Dave needed two developers, Chris and Betty, as well as one of our designers, Matt, involved in the project. With the command-line tool, Tim can switch to his terminal and do this right away. After he signs in, he can create the vault needed for the project:
op create vault "Honey Badger"
But this is old news! He’s been creating vaults for months now. What’s new is that he can now give everyone involved access to that vault:
op add "Chris Meek" "Honey Badger"
op add "Betty Da" "Honey Badger"
op add "Matt Davey" "Honey Badger"
Tim can even create a script to take a list of email addresses and add everyone to the vault at once:
#!/bin/bash
# Usage: add-everyone.sh "Honey Badger" < emailaddresses.txt
while read p; do
op add $p $1
done
After Matt is done designing project Honey Badger, it’s just as simple to remove him from the vault:
op remove "Matt Davey" "Honey Badger"
When everyone is done with the project, Tim can use op delete vault "Honey Badger"
and move on to his next gift.
New year, new groups
The next gift we gave Tim was control over group membership. He can now use op
to create and delete groups and choose who belongs to them.

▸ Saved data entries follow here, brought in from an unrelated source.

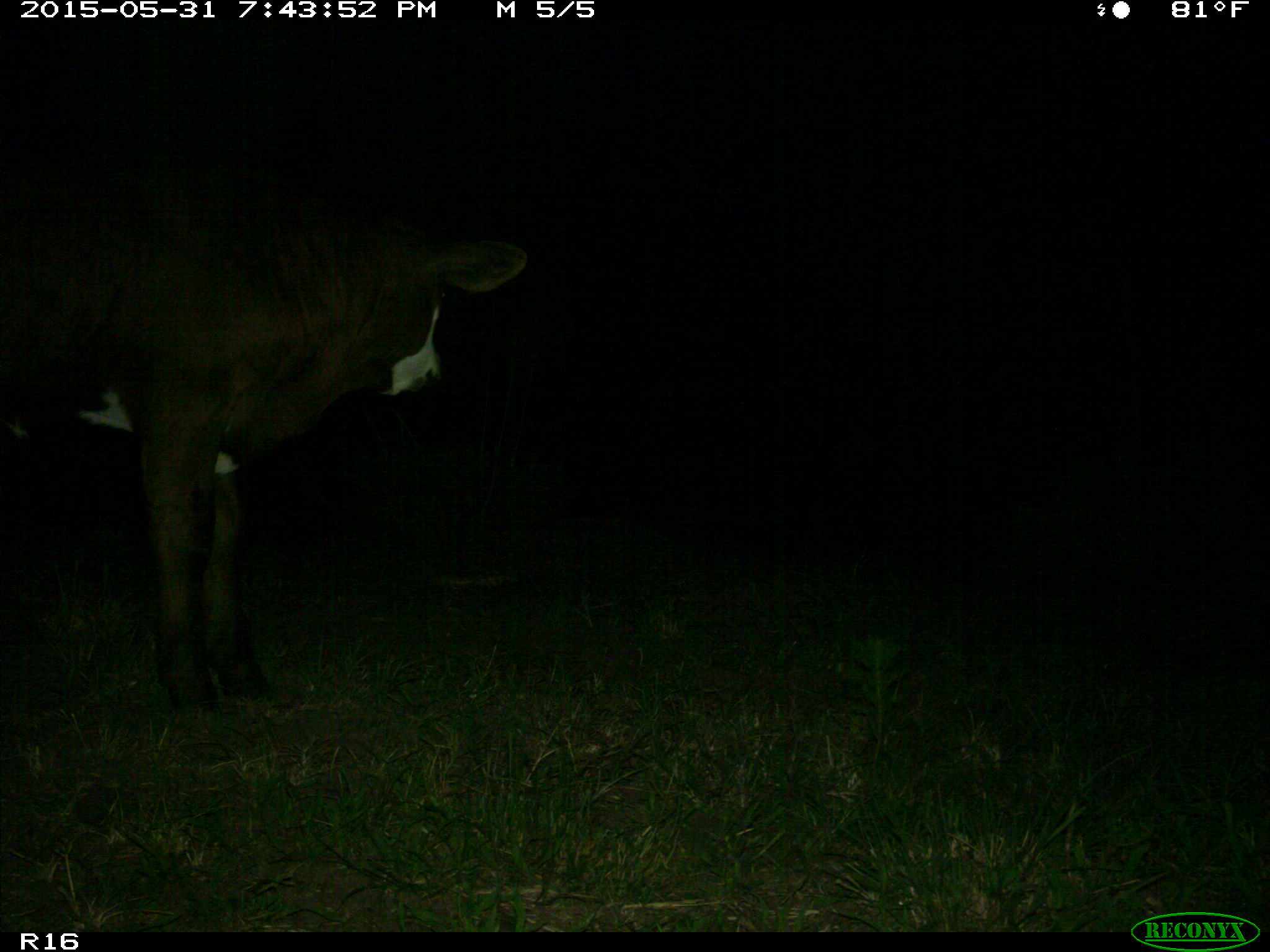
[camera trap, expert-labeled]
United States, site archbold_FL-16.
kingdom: Animalia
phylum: Chordata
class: Mammalia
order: Artiodactyla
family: Bovidae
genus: Bos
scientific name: Bos taurus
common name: domestic cow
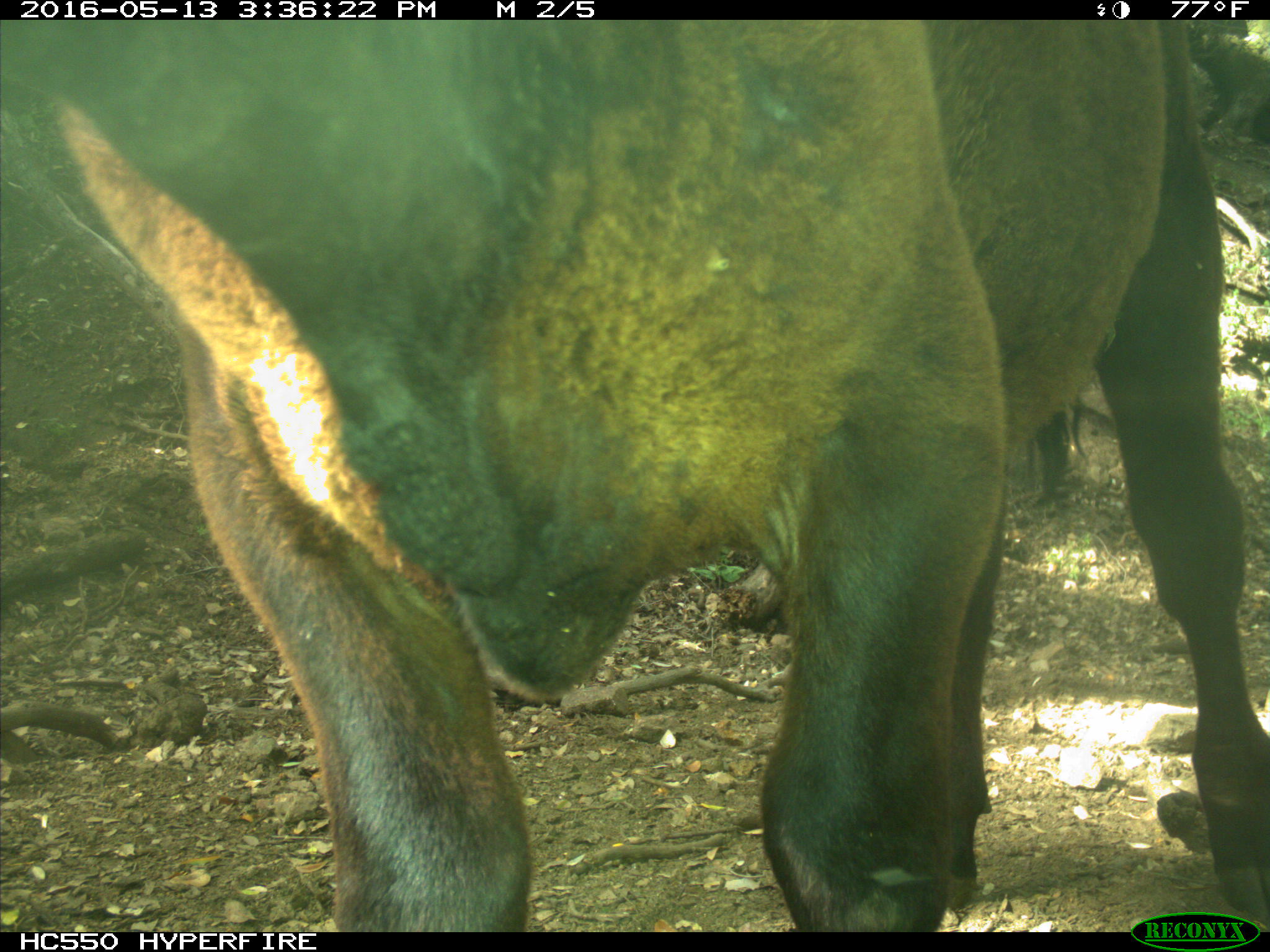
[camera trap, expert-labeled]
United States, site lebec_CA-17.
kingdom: Animalia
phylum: Chordata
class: Mammalia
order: Artiodactyla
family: Bovidae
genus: Bos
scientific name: Bos taurus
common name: domestic cow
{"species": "Bos taurus (domestic cow)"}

When Dave told Tim that Wendy was moving from the support team to the design team, Tim just casually sipped his cocoa. He knew this would be trivial. We already have groups set up for both teams, so he just ran two commands:
op remove "Wendy Appleseed" "Support"
op add "Wendy Appleseed" "Design"
Tim can also create and remove groups with op create group
and op delete group
if ever he needs to.
Resolve to level up your skills
The holidays may be over, but we have a feeling Tim will be playing with his new toys for many days to come. If you want to level up your own skills, head over to download this latest release and read the full documentation on our support site.
Then pop in to the 1Password Support forum to let us know what you think. You’re all on our nice list, and we love hearing from you. Your feedback after the initial public beta was instrumental in shaping this release.
We’re incredibly excited to continue work on this tool, as it gives you access and control over your 1Password data in a way that’s never been possible before.